2016 Clos de la Roilette
Fleurie
Regular Price $24.99
Sale Price $19.99

This wine, the Clos de la Roilette, hails from Fleurie, and is made by the estimable Alain Coudert, who is as famous in Beaujolais as he is unknown in  the US. His wines are typically firm, structured, and lively with rich red berry flavors touched by black pepper and wild herbs. This vintage is no exception, the wine shows delicious forward fruit, a rich and complete mid-palate and a firm grip. Not particularly dense, the wine nonetheless is so well-balanced and rich that greater viscosity would do nothing but mar its overall beauty. Have this wine with tuna, chicken, pork, lamb or beef. Put a slight chill on it, and enjoy it on the deck with any cheese that you’d like. Drink it tonite or in a few years. Seldom will you find a wine that is so incredibly versatile and delicious. That’s why one drinks cru Beaujolais.

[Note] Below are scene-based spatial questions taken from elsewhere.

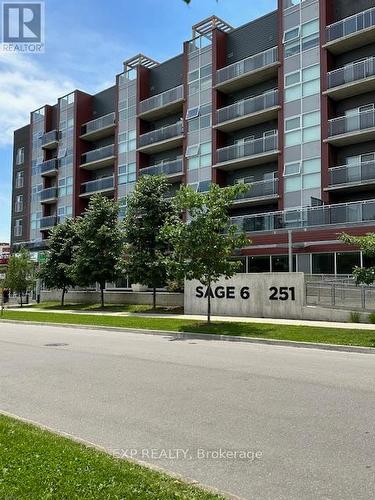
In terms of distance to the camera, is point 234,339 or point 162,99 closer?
point 234,339

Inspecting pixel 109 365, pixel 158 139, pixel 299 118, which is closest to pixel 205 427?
pixel 109 365

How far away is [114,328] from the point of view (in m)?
21.0

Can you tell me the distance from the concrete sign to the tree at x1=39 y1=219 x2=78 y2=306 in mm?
15200

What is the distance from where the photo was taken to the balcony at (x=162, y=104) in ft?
147

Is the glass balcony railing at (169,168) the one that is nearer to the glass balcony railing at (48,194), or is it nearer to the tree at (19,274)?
the tree at (19,274)

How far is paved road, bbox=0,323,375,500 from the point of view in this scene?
4.63 m

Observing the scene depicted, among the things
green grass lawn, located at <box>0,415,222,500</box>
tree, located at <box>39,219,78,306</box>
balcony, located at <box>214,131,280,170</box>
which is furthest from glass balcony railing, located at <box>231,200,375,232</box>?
green grass lawn, located at <box>0,415,222,500</box>

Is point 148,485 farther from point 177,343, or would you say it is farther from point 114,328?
point 114,328

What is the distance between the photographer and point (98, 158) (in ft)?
173

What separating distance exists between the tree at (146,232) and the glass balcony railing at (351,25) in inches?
590

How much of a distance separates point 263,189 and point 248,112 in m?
6.19

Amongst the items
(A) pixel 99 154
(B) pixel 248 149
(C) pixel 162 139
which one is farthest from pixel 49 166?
(B) pixel 248 149

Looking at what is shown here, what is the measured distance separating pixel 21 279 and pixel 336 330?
1196 inches

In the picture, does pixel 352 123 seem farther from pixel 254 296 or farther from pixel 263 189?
pixel 254 296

Of course, It should go without saying, that Cru Beaujolais is not the same as Nouveau Beaujolais. And because of that, it’s entirely possible to enjoy one and not the other. So, let’s review…

In Beaujolais, winemakers have traditionally celebrated each successful harvest by throwing a party and drinking the just weeks-old (Nouveau) bottling of the year’s wine (made entirely from gamay). This local tradition became a worldwide sensation, accounting for ½ of all the wine produced and sold in the region.

This success, of course, created an inevitable backlash, both for the fresh, light style of the wines, and the lack of understanding of the gamay grape and region. Beaujolais became a ‘dirty’ word, especially after the scandals of the early 2000’s.

Cru Beaujolais is no newcomer; most of the ‘crus’ where granted AOC status in the late 1930’s. The wines (as they should be) are distinctive in each geographic setting, depending upon elevation, exposure and soil composition. The wines range from light-ish (Régnié) to full and dense (Moulin-à-Vent or Morgon). These wines do not usually show the word “Beaujolais” on the label, in an attempt to separate themselves from Nouveau; in fact, vineyards in the cru villages are not allowed to produce Nouveau.